Wage and benefit expenses for 2008 decreased $12.2 million, or 3%, to $383.7 million as compared to
2007. Wage and benefit expenses related to the CTE and GVN acquisitions decreased $4.2 million and legacy
Frontier operations decreased $8.0 million primarily due to headcount reductions and associated decreases in
compensation and benefit costs attributable to the integration of the back office, customer service and
administrative support functions of the CTE and GVN operations acquired in 2007.
Pension Costs
The decline in the value of our pension plan assets during 2008 resulted in an increase in our pension
expense in 2009. Pension costs for 2009 and 2008 were approximately $34.2 million and $0.2 million,
respectively. Pension costs for 2009 include pension expense of $41.7 million, less amounts capitalized into the
cost of capital expenditures of $7.5 million.

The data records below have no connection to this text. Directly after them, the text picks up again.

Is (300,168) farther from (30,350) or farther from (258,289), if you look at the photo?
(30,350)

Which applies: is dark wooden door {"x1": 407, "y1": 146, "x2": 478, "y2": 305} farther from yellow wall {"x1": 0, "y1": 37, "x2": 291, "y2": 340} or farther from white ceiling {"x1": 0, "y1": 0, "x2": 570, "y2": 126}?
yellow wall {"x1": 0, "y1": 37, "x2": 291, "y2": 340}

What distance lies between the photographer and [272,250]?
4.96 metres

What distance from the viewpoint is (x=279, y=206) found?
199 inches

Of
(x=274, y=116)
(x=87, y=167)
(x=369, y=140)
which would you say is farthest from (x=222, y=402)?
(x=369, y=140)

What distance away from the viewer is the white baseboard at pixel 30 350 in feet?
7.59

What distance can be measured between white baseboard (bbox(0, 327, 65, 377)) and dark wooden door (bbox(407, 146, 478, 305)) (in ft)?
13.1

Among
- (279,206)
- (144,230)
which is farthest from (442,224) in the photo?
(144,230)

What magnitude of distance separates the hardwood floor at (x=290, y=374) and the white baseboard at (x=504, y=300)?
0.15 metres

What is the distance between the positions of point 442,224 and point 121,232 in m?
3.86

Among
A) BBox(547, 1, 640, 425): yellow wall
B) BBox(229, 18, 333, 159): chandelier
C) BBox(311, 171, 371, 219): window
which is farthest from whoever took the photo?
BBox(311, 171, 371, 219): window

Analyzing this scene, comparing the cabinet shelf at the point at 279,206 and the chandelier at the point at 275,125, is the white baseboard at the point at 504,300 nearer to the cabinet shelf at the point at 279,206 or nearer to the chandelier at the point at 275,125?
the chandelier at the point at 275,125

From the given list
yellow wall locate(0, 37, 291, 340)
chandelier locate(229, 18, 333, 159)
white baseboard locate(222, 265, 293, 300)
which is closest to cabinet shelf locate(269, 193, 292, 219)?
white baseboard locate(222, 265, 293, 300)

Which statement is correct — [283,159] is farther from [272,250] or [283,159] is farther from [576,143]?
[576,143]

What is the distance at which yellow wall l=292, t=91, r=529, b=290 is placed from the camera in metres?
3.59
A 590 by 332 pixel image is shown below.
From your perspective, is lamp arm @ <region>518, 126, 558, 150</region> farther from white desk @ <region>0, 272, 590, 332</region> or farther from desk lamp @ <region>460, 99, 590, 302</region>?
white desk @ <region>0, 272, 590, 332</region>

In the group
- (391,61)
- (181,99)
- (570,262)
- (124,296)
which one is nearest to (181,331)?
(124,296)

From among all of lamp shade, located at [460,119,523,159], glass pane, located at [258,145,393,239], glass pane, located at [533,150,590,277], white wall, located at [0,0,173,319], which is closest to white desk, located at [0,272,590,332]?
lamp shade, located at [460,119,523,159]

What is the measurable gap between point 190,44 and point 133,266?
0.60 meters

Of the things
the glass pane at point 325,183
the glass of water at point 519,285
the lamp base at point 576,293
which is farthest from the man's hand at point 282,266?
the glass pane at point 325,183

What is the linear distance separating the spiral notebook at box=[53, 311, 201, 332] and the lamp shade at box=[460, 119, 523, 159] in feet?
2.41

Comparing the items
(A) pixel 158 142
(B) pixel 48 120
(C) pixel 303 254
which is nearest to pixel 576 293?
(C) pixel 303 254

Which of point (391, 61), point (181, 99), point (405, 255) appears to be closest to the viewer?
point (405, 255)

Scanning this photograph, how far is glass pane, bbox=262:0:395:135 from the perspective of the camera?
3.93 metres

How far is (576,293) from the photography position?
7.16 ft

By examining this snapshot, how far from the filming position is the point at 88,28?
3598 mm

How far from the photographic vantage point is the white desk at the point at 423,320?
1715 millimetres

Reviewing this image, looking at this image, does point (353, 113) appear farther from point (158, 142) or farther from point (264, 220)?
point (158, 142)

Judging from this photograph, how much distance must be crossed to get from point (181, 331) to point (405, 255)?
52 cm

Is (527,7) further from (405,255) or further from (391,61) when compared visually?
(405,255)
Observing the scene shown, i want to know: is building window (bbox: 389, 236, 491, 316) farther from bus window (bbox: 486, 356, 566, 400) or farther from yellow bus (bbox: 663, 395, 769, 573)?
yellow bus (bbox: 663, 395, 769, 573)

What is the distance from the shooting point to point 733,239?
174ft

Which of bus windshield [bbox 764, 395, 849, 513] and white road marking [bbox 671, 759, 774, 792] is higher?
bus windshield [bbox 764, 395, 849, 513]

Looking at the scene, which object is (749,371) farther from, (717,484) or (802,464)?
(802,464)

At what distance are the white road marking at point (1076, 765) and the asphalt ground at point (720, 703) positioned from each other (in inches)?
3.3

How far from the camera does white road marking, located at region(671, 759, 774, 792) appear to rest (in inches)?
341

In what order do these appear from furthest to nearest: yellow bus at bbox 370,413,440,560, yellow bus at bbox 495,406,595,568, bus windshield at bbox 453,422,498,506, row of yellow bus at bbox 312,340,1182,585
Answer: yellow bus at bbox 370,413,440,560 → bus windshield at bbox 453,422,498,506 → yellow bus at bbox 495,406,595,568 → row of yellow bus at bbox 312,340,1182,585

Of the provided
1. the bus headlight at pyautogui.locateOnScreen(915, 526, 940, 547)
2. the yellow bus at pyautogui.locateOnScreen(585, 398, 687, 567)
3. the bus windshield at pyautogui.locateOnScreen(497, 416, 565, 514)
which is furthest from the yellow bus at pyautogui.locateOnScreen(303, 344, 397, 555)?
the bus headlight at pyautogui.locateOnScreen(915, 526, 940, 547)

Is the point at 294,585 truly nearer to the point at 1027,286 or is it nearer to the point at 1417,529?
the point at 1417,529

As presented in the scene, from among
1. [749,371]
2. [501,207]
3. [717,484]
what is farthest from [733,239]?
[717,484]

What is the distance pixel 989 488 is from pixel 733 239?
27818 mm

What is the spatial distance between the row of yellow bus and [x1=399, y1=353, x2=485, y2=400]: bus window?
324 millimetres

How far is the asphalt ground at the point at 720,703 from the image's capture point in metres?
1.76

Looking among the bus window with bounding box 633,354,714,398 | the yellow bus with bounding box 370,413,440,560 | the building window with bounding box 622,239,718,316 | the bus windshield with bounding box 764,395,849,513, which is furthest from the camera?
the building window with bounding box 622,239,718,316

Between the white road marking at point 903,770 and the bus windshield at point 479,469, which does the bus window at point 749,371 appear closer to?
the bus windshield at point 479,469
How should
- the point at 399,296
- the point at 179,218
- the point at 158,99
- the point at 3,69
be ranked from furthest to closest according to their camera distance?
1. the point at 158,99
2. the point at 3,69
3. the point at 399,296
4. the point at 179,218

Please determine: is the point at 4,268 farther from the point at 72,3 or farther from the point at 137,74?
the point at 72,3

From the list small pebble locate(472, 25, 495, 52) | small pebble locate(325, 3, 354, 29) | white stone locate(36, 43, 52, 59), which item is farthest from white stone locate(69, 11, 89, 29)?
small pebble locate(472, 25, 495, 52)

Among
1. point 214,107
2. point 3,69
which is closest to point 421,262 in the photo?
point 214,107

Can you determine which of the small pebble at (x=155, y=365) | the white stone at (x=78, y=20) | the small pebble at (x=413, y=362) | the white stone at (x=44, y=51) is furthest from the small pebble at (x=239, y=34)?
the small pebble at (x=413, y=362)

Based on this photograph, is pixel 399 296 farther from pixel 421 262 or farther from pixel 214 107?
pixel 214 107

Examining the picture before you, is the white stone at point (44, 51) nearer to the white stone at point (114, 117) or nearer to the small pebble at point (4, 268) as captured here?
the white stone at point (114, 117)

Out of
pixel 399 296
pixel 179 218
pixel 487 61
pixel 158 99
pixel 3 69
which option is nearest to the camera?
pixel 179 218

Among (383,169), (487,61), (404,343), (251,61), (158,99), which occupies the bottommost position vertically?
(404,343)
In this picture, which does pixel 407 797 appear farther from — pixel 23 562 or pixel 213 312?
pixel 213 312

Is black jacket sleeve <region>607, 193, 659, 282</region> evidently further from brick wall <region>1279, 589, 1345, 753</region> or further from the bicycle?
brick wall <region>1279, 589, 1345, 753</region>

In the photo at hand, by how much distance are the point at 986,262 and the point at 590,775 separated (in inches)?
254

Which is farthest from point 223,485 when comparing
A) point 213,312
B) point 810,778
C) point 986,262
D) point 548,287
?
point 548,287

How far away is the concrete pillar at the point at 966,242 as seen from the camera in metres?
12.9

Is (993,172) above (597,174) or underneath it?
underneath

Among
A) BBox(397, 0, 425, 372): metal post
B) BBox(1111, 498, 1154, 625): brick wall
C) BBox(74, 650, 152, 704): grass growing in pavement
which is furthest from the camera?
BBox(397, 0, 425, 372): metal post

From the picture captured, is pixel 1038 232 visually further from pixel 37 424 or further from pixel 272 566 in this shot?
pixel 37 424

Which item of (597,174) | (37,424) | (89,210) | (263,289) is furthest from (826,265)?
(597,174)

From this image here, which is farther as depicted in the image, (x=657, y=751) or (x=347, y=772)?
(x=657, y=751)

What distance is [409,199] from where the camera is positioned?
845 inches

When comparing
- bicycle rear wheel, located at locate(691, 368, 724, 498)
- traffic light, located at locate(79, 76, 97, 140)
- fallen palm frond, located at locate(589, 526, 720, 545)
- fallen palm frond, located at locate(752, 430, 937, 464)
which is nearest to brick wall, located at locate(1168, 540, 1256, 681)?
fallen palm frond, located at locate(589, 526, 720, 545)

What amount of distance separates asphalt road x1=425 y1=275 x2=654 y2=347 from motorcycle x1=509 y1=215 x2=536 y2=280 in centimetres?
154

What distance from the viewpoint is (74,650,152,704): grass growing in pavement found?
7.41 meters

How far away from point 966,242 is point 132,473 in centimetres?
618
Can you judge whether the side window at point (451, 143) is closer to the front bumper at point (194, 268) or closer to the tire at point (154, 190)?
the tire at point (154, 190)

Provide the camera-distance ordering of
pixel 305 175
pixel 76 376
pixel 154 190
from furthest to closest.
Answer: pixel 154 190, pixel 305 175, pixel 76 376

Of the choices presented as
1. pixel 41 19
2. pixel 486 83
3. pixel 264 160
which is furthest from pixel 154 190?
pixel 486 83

Pension costs for 2008 and 2007 were approximately $0.2 million and $(14.6) million, respectively. The
amount for 2007 includes the costs for our CTE plans acquired in 2007 and reflects the positive impact of a
pension curtailment gain of $14.4 million, resulting from the freeze placed on certain pension benefits of the
former CTE non-union employees. Also, effective December 31, 2007, the CTE Employees’ Pension Plan was
merged into the Frontier Pension Plan.
The Company’s pension plan assets have increased from $589.8 million at December 31, 2008 to $608.6
million at December 31, 2009, an increase of $18.8 million, or 3%. This increase is a result of positive
investment returns of $90.2 million, or 15%, partially offset by ongoing benefit payments of $71.4 million, or
12%, during 2009.
Based on current assumptions and plan asset values, we estimate that our 2010 pension and other
postretirement benefit expenses (which were $48.6 million in 2009) will be approximately $45.0 million to
$55.0 million. No contributions were made to Frontier’s pension plan during 2007, 2008 and 2009. We expect
that we will make a $10.0 million cash contribution to our pension plan in 2010.
Severance and early retirement costs
Severance and early retirement costs for 2009 decreased $3.8 million, or 50%, to $3.8 million as compared
with 2008.
Severance and early retirement costs for 2008 decreased $6.3 million, or 45%, as compared to 2007.
Severance and early retirement costs of $7.6 million in 2008 include charges recorded in the first half of 2008
of $3.4 million related to employee early retirements and terminations for 42 Rochester, New York employees.
Additional severance costs of $4.0 million were recorded in the fourth quarter of 2008, including $1.7 million
of enhanced early retirement pension benefits related to 55 employees.